Description of the task
Scan the entries for the word "States" and return every line that has it.
====================
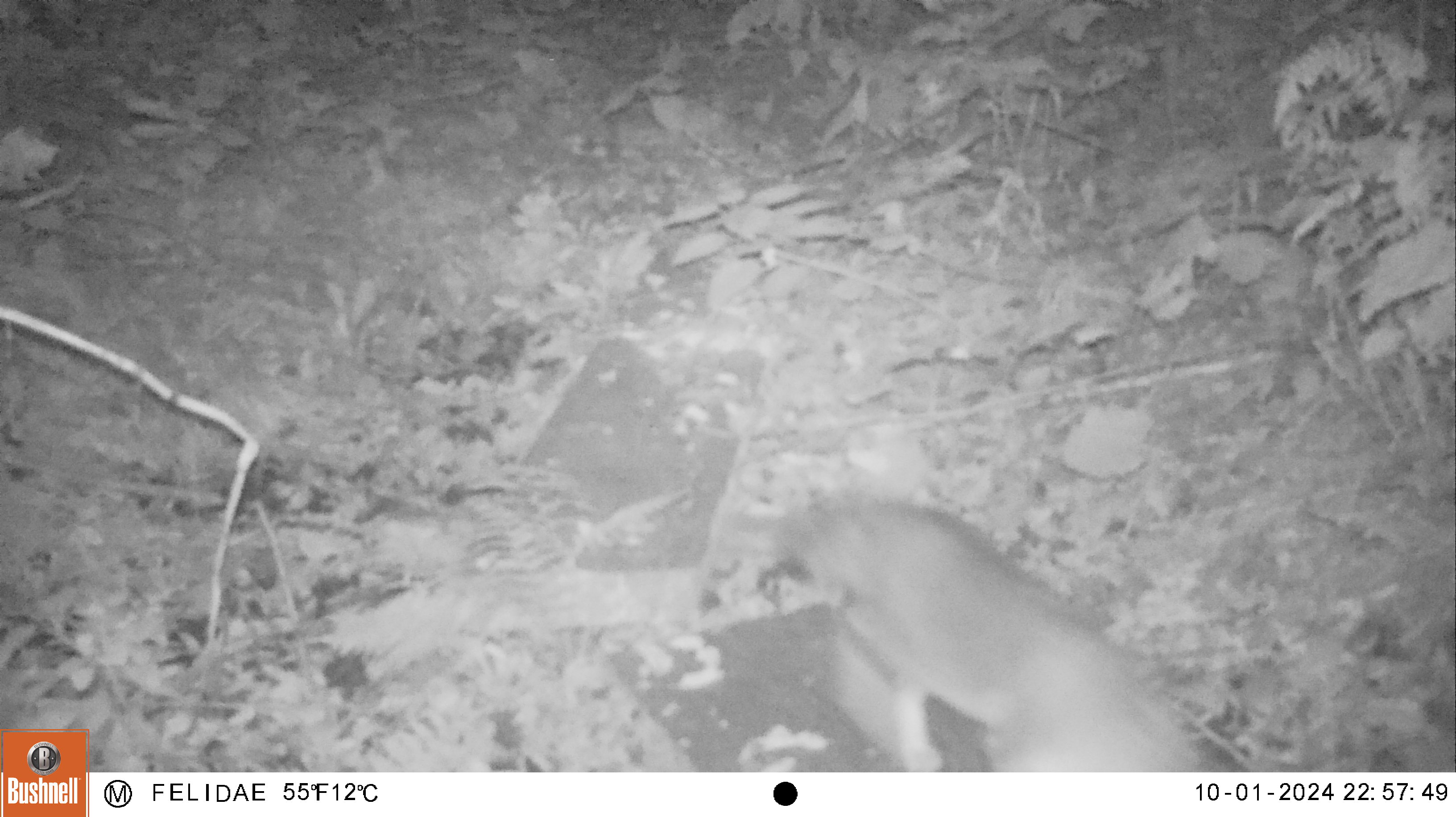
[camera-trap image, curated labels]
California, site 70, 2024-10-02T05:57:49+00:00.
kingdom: Animalia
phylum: Chordata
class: Mammalia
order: Carnivora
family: Canidae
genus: Urocyon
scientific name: Urocyon cinereoargenteus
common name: gray fox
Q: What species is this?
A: Gray fox (Urocyon cinereoargenteus).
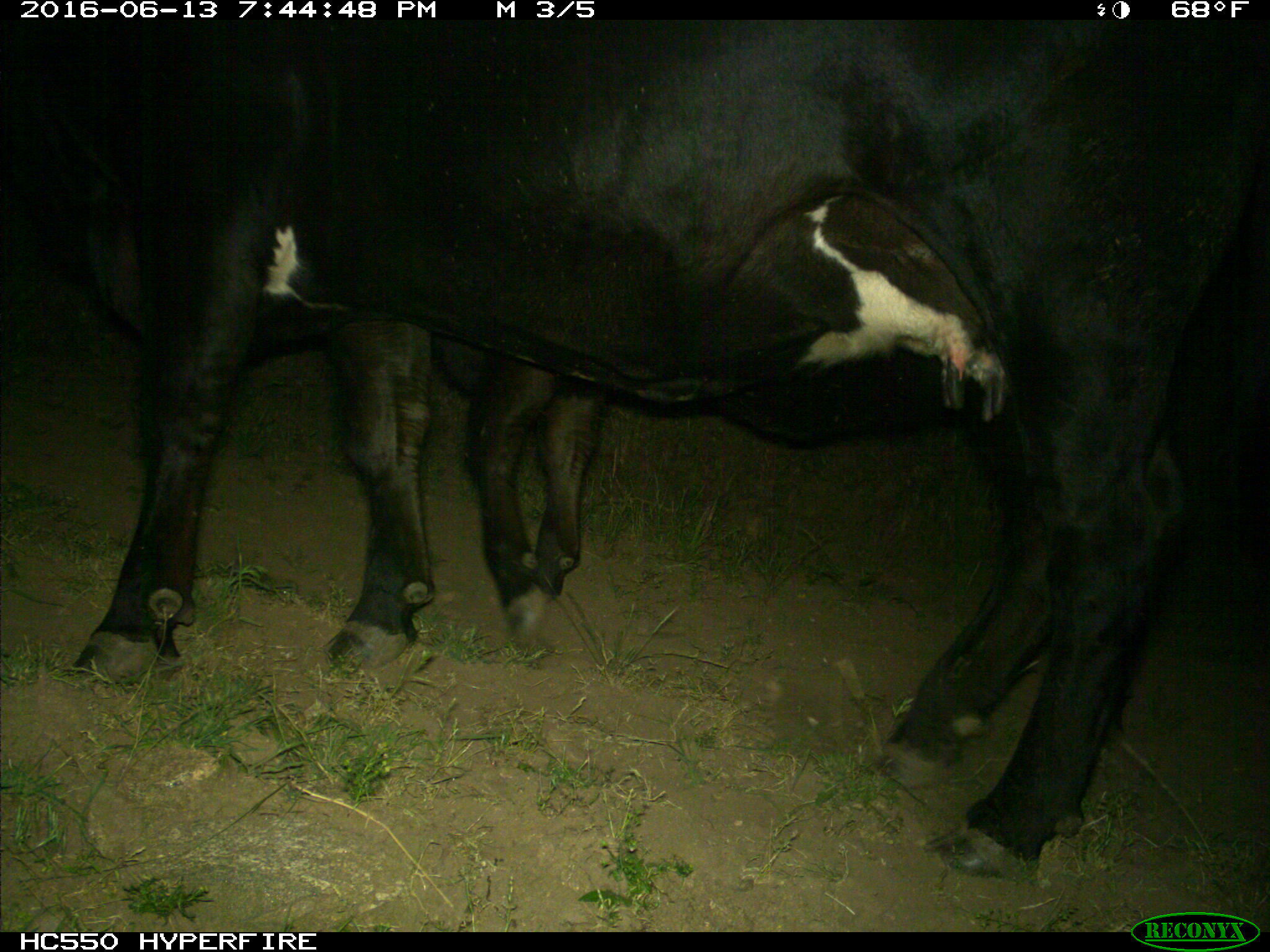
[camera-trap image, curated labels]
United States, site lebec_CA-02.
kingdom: Animalia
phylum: Chordata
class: Mammalia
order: Artiodactyla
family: Bovidae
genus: Bos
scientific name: Bos taurus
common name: domestic cow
Bos taurus (domestic cow).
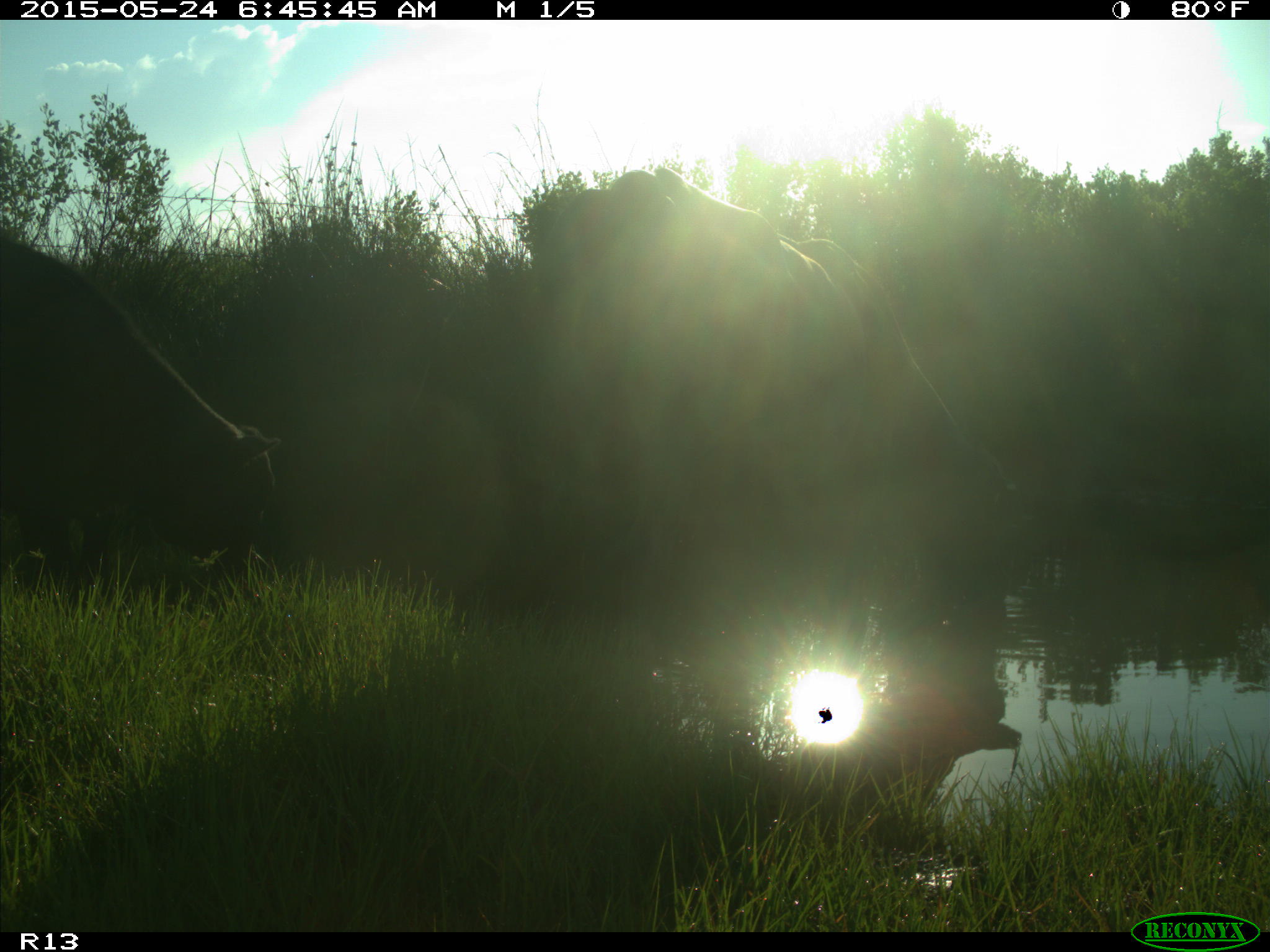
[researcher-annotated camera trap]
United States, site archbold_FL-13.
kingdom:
====================
Task response
United States, site lebec_CA-02.
United States, site archbold_FL-13.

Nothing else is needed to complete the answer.